─── Data shown ───

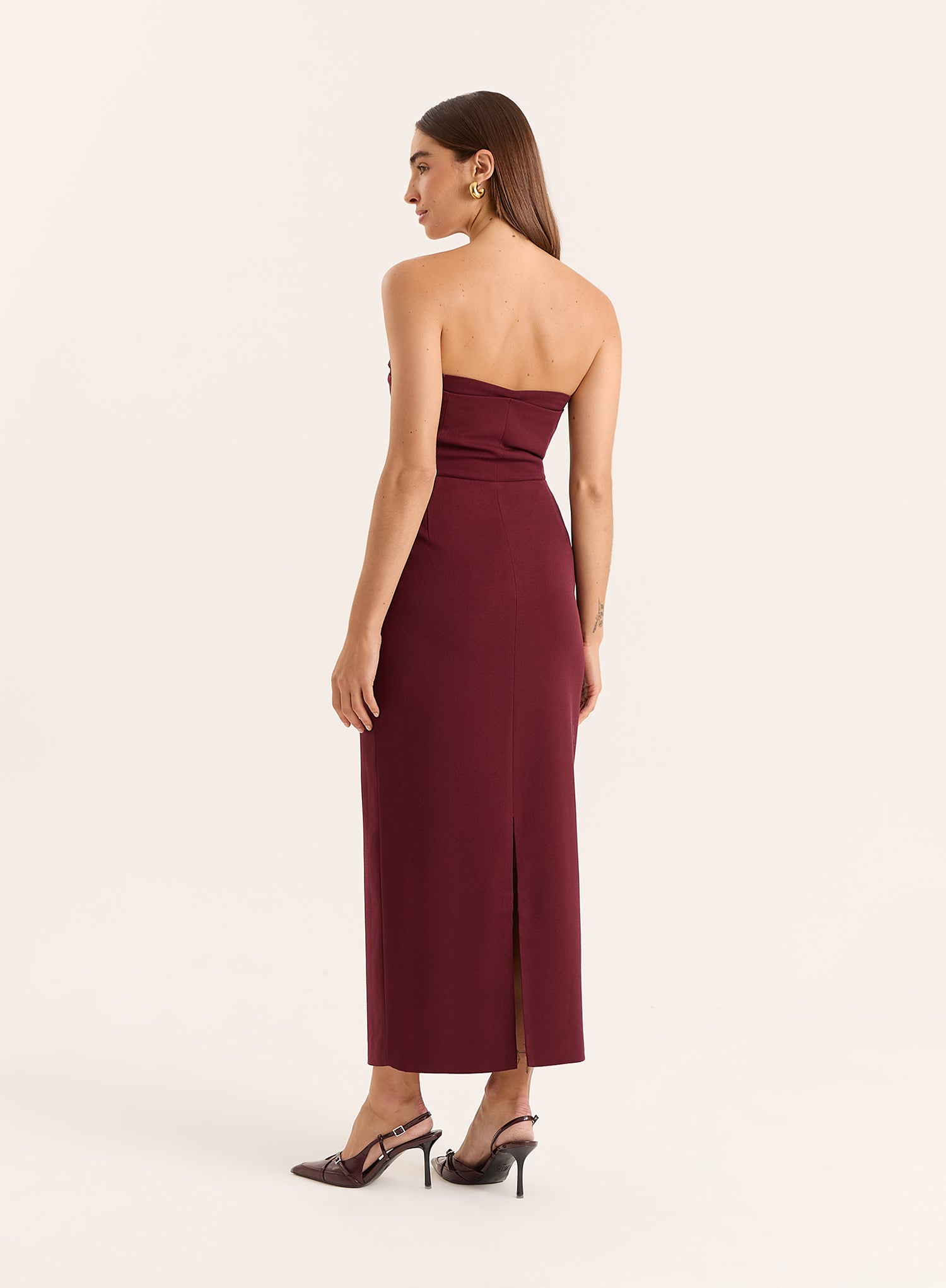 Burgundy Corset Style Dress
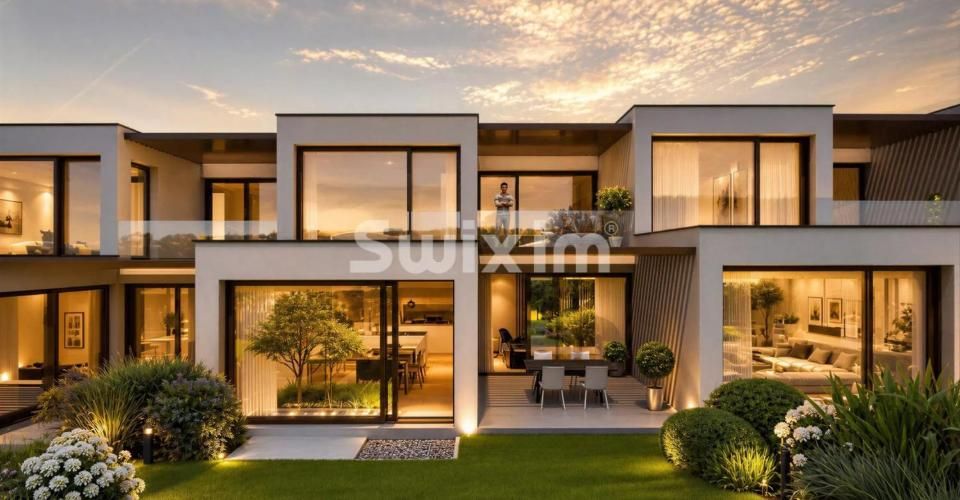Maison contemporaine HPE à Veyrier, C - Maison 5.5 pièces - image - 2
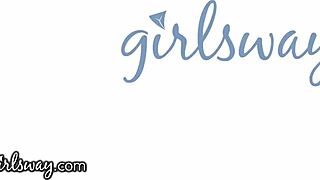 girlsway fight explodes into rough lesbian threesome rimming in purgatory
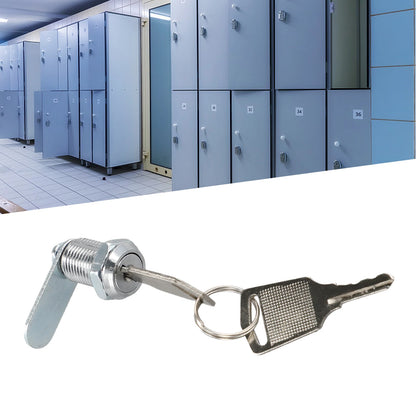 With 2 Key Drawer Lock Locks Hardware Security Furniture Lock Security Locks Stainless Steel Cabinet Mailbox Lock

───

§ **Work task**
Transcribe the whole of the data exactly, minus any pictures.

§ **Task output**
 Burgundy Corset Style Dress
Maison contemporaine HPE à Veyrier, C - Maison 5.5 pièces - image - 2
 girlsway fight explodes into rough lesbian threesome rimming in purgatory
 With 2 Key Drawer Lock Locks Hardware Security Furniture Lock Security Locks Stainless Steel Cabinet Mailbox Lock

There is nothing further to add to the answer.